On Sept. 28, 1918, a group of 200 Montana college students arrived at the Colorado College campus to train for the world war raging in Europe. The same day, a group of 250 Montana students/soldiers arrived at Boulder’s University of Colorado campus.
Tragedy was on the way for Colorado. Two dozen of the students who arrived in Colorado Springs were stricken with Spanish influenza, and 13 were sick in Boulder.
“From these prosperous little cities the disease spread to every part of the great state,” the Colorado State Board of Health later reported.
By the end of November 1918, 37,074 influenza cases had been reported in Colorado. The state’s population was 908,000.
The death days of 1918 again seem fresh. A century ago, state leaders acted aggressively to what a newspaper writer called “invasion by epidemic.” On Oct. 16, 1918, Gov. Julius Gunter banned all gatherings, a move that led to aggrieved protest. How, thousands asked, can the governor demand control over my daily life and decisions?
I’ve listened to outrage over the current controls on gathering. I’ve read letters to the editor that wonder why such strong steps are required in 2020.
Why, readers ask, should society be shut down?
Here’s the answer. Today’s coronavirus, like 1918’s Great Influenza, is a raging beast that feeds on us mingling. In normal times, and those times seem far away, it’s best for us to gather in restaurants and churches and movie theaters and concert halls.
In 1918 and March 2020, it’s best for us to remain apart, preferably by at least six feet. If you don’t worry about catching coronavirus, that’s your business.
But if you catch coronavirus and transmit it to others, that becomes everyone’s business. Imperiling yourself is vastly different than imperiling those who surround you.
“Spanish influenza is a crowd disease,” The Gunnison Times reported in 1918.
So is coronavirus.
Much is different from the 1918 Spanish flu and the 2020 coronavirus.
In 1918, the young were at the greatest risk. I’m still shaken by an Oct. 8, 1918, newspaper account on the death of 8-year-old Loisa Bass, the first victim in Durango. She had been sick four days. She died at her home on 926 Main Ave., her parents by her side.
In later years, researchers theorized older Americans were spared in 1918 because of immunity developed from earlier, weaker versions of the flu virus. The lack of those antibodies often killed the young and strong.

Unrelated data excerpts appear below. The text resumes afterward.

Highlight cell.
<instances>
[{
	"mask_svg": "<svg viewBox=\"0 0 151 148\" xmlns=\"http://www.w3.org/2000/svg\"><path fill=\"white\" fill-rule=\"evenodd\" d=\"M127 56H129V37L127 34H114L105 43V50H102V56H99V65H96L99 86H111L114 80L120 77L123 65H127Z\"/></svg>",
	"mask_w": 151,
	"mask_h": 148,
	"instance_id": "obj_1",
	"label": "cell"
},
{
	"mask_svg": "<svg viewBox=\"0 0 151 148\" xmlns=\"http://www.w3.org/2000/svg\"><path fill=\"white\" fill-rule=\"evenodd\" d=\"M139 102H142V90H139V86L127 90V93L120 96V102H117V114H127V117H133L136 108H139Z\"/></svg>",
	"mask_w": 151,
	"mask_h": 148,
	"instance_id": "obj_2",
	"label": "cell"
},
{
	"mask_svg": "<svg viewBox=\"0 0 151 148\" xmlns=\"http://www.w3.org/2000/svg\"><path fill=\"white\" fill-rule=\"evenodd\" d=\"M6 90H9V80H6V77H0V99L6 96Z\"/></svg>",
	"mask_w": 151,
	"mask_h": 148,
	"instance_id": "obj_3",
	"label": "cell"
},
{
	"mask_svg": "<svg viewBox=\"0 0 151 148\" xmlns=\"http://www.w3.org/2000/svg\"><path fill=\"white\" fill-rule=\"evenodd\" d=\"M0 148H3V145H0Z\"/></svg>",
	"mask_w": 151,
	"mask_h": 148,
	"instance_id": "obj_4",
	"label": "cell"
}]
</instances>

Today, the elderly face the greatest risk.
But this risk from 1918 and 2020 is the same: Gathering together, especially in large groups, can be deadly.
The closing in 1918 of schools, restaurants, theaters and pool halls prevented thousands of deaths. In 1918, the streets of Colorado were strangely empty as fear hovered over the state.
Today, after Gov. Jared Polis’ announcement of a state of emergency, we have returned, in many ways, to the Colorado of 1918.
“The closing order may appear to some to be a radical and harsh precautionary measure,” the governor’s office said in 1918, “but . . . it is the belief . . . a number of lives may be saved.”
Denver leaders reacted slowly to the 1918 crisis, which led to tragedy. In 11 days in November, 109 Denver residents died of influenza while 1,702 new cases were reported. The Great Influenza eventually killed 675,000 Americans, more than the death toll of the Civil War.
In Colorado Springs in 1918, Commissioner of Public Health Perry Botts urged caution after three influenza deaths.
“There is no need to become panicky over the matter,” Botts said. “The thing to do is to keep cool and be careful.”
In Gunnison, county physician Dr. F.P. Hanson took a different stance. He closed the town, erected barricades on the main highways and installed warning signs on other roads. The message: If you stop here, we will quarantine you for two days. If you enter our town and seek to avoid quarantine, you will be arrested.
Hanson was especially worried about rail visitors from Denver, connected to Gunnison by rail.
“Any person may leave the county at his will; none may return except those who will go into voluntary quarantine,” said Hanson. Violators would be “dealt with to the fullest extent of the law, and to this we promise our personal attention.”
He meant his words. A car from Nebraska with two riders sought to evade the barricades and quarantine. They were arrested and jailed.
Upon release, the motorists departed a town of 1,329 that, according to the University of Michigan Center for the History of Medicine, did not suffer a death from the sweeping horror of The Great Influenza.